Solving the “Integer out of range” mystery error on a Django and Postgres app

Geocene writes a lot of software to ingests Internet of Things sensor data into backend systems. These data arrive at the backend as raw payloads like JSON or compressed binary files before being parsed and inserted into a time series-focused database. A few weeks ago, our Papertrail Slack integration alerted us that, on one of our projects, none of our payloads were being processed anymore. Every Django Q task setup to parse each payload was failing with the following error: DataError: integer out of range.

The payloads have the following structure:

timestamp: timestamp
value: float
sensor_type: integer
channel: integer

At first, we thought that a bug in the mobile app software that packages and sends the payloads to the backed was resulting in a value of sensor_type or channel that were out of range? So, maybe it was just bad payloads? But this seemed suspect. Every payload was failing, regardless of user and mobile app version. Even good payloads that had successfully parsed in the past were failing when we tried to reprocess them.

Going around the ORM and trying to access the data a little deeper, even a simple SQL insert into our Postgres table resulted in the same error! This was getting weird.

INSERT INTO metric_staging ("timestamp", "value", "channel", "sensor_type_id") 
VALUES  ("2016-06-22 19:10:25-07", 25.1, 2, 5)

Could it be the primary key?

To figure out what was going on, we dug into the design of our metric_staging table. The purpose of this metric_staging table is to serve as a temporary storage for metrics as they move down the data processing pipeline. It’s a helper table that we use to validate the payload before inserting it in the final target. The process works like this

  1. Make a new save point within the current transaction
  2. Insert the parsed payload into metric_stagging
  3. Roll back the previous command, and restore the transaction state to what it was at the time of the save point

If Step 2 passes successfully, that means the parsed payload is clean and we’re good to move it to the main time series metric table. All this to say, metric_staging is usually very small, and is never larger than one payload (~1k-1M rows).

After reviewing the design of the metric_staging table, we remembered that we had made the primary key of the table a sequence. This sequence is an automatically-incremented integer that increases with each subsequent row inserted into metric_staging.

PostgreSQL provides three serial pseudo-types SMALLSERIAL, SERIAL, and BIGSERIAL with the characteristics shown in the table below. When we designed the app, we had given metric_staging.id the SERIAL type, which tops out at 232, or about 2 billion, unique values.

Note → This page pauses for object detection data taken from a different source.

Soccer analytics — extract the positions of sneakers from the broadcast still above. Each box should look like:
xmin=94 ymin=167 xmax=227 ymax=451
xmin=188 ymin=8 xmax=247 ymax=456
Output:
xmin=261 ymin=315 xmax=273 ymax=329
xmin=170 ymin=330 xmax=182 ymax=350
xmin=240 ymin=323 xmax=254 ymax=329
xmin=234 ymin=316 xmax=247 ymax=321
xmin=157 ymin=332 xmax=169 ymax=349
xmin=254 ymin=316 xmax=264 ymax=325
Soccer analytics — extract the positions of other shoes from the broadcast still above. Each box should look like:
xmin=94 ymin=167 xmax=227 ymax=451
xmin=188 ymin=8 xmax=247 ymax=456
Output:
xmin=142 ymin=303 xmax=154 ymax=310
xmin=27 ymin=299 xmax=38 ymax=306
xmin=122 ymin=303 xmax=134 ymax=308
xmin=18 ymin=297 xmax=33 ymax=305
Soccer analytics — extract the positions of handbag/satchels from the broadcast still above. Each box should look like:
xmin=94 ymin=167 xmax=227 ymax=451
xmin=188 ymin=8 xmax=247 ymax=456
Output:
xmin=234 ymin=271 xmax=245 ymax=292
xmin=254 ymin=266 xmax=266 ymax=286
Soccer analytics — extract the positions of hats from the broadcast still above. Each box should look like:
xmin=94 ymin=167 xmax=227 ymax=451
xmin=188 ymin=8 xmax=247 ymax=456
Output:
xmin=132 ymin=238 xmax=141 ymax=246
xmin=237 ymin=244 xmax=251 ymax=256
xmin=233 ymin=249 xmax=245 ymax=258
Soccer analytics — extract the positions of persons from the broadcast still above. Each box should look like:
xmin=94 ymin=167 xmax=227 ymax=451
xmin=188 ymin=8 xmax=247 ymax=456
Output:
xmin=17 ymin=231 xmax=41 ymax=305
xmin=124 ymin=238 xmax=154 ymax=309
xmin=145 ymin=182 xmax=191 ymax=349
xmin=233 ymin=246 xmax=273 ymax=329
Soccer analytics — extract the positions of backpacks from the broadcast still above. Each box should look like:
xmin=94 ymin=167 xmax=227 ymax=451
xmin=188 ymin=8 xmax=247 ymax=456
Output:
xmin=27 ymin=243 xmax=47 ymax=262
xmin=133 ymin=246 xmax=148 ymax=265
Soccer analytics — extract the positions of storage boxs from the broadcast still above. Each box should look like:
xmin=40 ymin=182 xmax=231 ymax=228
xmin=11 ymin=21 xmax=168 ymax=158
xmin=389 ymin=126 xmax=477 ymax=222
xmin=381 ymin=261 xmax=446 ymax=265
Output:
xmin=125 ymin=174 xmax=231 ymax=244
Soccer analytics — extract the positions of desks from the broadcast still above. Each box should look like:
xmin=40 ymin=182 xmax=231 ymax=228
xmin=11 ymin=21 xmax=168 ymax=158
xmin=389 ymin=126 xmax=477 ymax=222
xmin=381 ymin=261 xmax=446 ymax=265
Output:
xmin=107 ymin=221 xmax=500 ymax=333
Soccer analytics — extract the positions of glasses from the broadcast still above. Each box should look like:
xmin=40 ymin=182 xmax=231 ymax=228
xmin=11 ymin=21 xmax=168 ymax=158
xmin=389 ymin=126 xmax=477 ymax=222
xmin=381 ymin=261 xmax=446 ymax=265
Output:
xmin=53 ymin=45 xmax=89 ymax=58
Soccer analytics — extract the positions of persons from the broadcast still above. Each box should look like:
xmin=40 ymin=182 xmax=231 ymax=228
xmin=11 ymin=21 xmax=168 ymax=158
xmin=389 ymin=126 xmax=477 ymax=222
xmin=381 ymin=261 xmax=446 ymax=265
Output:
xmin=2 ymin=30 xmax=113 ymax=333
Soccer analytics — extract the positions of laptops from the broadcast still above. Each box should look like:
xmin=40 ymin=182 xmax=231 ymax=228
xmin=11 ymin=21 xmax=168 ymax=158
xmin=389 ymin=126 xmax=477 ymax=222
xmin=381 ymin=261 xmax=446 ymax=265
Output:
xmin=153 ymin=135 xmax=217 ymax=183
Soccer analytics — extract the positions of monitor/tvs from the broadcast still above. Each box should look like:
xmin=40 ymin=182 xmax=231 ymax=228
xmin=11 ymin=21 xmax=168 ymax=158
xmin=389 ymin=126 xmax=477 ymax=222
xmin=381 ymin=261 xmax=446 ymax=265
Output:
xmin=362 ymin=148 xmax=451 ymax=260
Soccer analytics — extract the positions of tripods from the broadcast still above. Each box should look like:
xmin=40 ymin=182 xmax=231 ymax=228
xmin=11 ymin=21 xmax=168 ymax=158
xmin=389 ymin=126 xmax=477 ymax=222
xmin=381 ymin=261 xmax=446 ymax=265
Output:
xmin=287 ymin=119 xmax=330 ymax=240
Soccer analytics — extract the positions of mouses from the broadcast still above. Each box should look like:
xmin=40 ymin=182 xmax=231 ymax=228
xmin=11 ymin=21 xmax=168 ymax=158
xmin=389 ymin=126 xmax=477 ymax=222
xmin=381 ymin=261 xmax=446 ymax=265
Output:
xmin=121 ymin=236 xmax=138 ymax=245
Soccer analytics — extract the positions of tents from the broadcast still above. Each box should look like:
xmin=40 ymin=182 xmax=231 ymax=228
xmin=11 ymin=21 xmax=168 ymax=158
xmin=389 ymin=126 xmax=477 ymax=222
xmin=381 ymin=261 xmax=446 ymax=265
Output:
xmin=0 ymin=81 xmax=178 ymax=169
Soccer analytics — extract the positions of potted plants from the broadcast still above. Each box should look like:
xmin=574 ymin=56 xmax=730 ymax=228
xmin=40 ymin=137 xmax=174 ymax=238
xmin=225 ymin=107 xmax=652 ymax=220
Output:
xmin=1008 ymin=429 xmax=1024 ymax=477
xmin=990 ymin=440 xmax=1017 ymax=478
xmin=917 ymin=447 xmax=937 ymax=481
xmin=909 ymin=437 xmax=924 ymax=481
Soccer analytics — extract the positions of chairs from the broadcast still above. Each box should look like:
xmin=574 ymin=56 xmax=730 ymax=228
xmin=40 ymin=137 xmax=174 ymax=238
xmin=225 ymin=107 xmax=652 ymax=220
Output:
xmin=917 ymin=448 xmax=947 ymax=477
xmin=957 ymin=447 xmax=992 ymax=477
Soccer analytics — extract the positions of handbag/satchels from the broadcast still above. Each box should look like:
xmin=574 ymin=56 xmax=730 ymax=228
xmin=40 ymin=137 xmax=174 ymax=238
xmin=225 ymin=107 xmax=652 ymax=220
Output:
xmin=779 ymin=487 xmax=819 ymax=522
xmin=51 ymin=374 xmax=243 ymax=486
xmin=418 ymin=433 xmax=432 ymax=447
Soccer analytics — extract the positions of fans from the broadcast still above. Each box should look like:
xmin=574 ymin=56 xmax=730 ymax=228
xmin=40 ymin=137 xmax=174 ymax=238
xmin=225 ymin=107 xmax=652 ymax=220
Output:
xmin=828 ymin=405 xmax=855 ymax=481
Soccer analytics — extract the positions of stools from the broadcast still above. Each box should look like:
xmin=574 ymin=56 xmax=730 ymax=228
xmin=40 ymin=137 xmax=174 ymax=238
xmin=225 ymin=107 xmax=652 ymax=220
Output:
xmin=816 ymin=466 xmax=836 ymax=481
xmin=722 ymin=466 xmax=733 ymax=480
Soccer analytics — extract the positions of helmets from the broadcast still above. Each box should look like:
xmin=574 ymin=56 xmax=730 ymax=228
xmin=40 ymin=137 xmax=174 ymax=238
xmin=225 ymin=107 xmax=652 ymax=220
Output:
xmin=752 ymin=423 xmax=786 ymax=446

Because our metric_staging table was always so small at any given point in time (remember, this table is just a temporary stopover for metrics in the data processing pipeline), we had not realized that the table’s primary key had reached its limit! Any table that has its primary key as a sequence just keeps incrementing its value even if you roll back a transaction and even if you delete all the rows. You’ll end up with an empty table, but the sequence remains unchanged. In our case, after years of data validation, the primary key exceeded the limit of 4 bytes.

Postgres Type Storage Size Range
SMALLSERIAL 2 bytes 1 to 32,767
SERIAL 4 bytes 1 to 2,147,483,647
BIGSERIAL 8 bytes 1 to 9,223,372,036,854,775,807

The Solution

The Right Way™ to fix this issue is to alter the primary key from SERIAL to BIGSERIAL. Our SERIAL key got us through about 4 years of the app’s life. So, at current ingress rates, the BIGSERIAL key should buy us another 17 billion years. By that point, the Sun will have swallowed the Earth, and our app will probably be obsolete.

ALTER SEQUENCE api_metricstaging_id_seq AS BIGINT;
ALTER TABLE api_metricstaging_id_seq ALTER id TYPE BIGINT;

This fix would solve the issue, but this bug was hot and needed a fix right away. We don’t like to apply schema changes to our tables without significant testing, and time was a wasting. So, to buy some time, we wondered if we could just reset the cursor and set the sequence value back to zero. It turned out this was an easy and safe option for our situation. ALTER SEQUENCE changes the parameters of an existing sequence generator, and this sets the counter to zero.

ALTER SEQUENCE api_metricstaging_id_seq RESTART WITH 0

Once we applied this ALTER SEQUENCE, the data pipeline started processing new payloads again. We then had the breathing room to make the schema changes, and queue up all of the failed payloads to be reprocessed.

Conclusion

Now the fix seems so simple. But, as is typical, figuring out what is wrong is so much harder than fixing the problem itself. The simple fix relied on having a solid development environment, debugging tools, and test data to go step-by-step from the first entry point (an API endpoint in this example) to the last exit point, which was a SQL command.

As a team, Geocene takes pride in responding quickly to these kinds of situations. You cannot avoid bugs, but you can lay the groundwork of good design and documentation to make sure that problems, even mysterious bugs, can be solved as quickly as possible.